Half of those who struggled said they cut back on groceries to buy them. Fifty-five per cent and 56 per cent respectively said they were concerned they would not be able to access period products because of the rising cost of electricity and food.
The extent of period poverty in one of the richest countries in the world is “a scandal”, says Reis. It points to the fact that the current crisis is “an income crisis, and we know that young women earn less than young men and have higher levels of personal debt”.
One of the reasons for that wage gap is, of course, the prohibitive cost of childcare in this country – it is the third-most expensive in the developed world. This problem long predates the inflation crisis; recent analysis by the Trades Union Congress found that nursery fees for under twos went up 44 per cent from 2010 to 2021. Since 2021 they have gone up by 4.1 per cent, according to the charity Coram Family and Childcare.
Men also pay for childcare, of course, but women tend to be the ones who stay home in heterosexual couples that can’t afford to pay for it. And, as mentioned above, they also make up the majority of single parents, and they are more likely to be poor. Research by the Institute for Fiscal Studies shows that 49 per cent of children in single-parent families were in poverty in 2019-20, compared with 25 per cent in two-parent families.

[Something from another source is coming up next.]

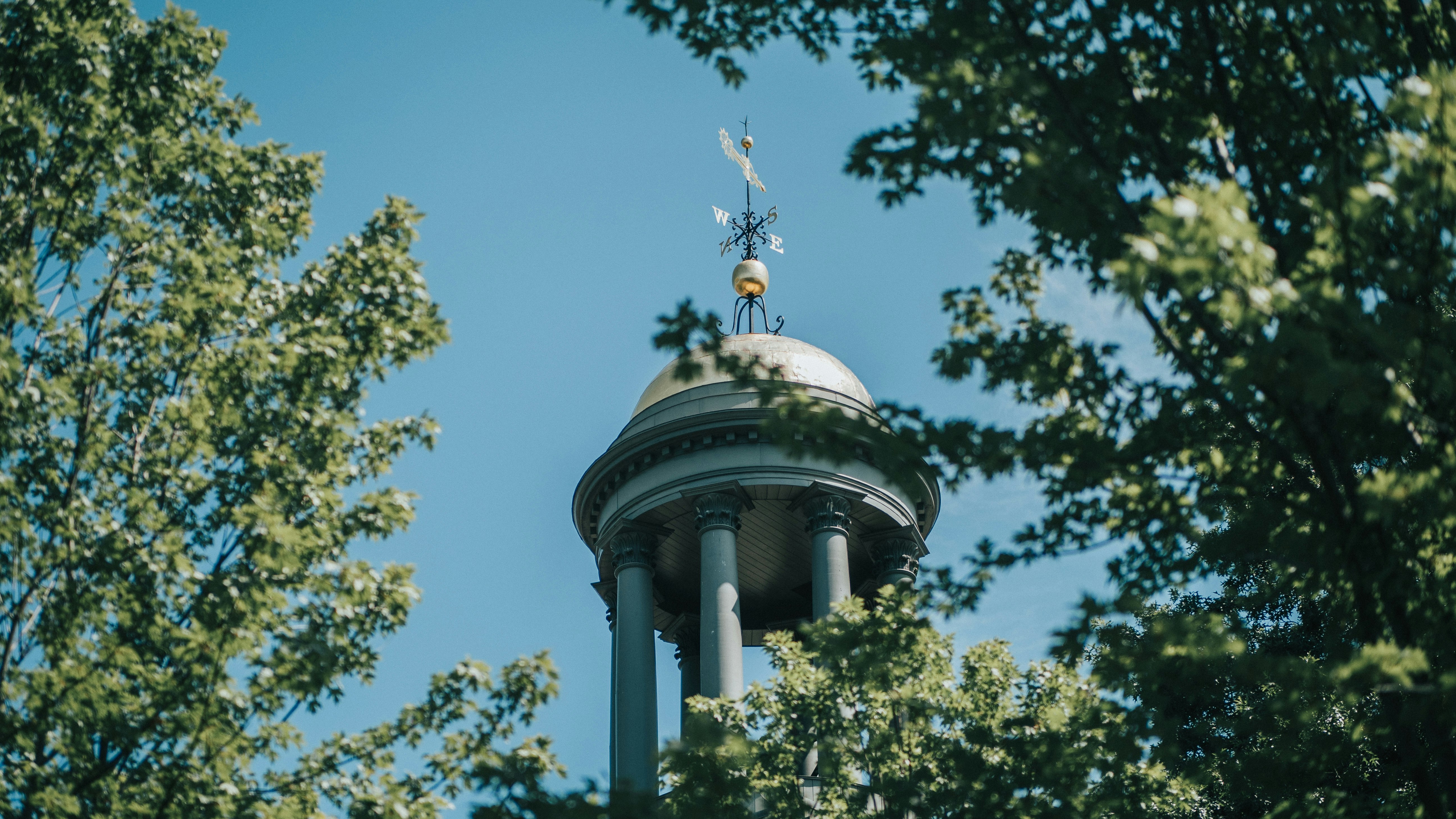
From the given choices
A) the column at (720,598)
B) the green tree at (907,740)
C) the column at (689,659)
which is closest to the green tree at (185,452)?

Expensive childcare has all sorts of unintended consequences. In a survey the New Statesman conducted this year 70 per cent of respondents said childcare costs were a significant reason that mothers chose to be stay-at-home parents. Another poll by Pregnant then Screwed, a lobbying group, found that 60 per cent of women who had an abortion said the cost of childcare influenced their decision.
Reis says: “The government’s refusal to substantively review how the UK’s childcare system works, and to fund it properly, is an illustrative example of this government’s blindness when it comes to the disproportionate impact of the cost-of-living and income crisis on women.”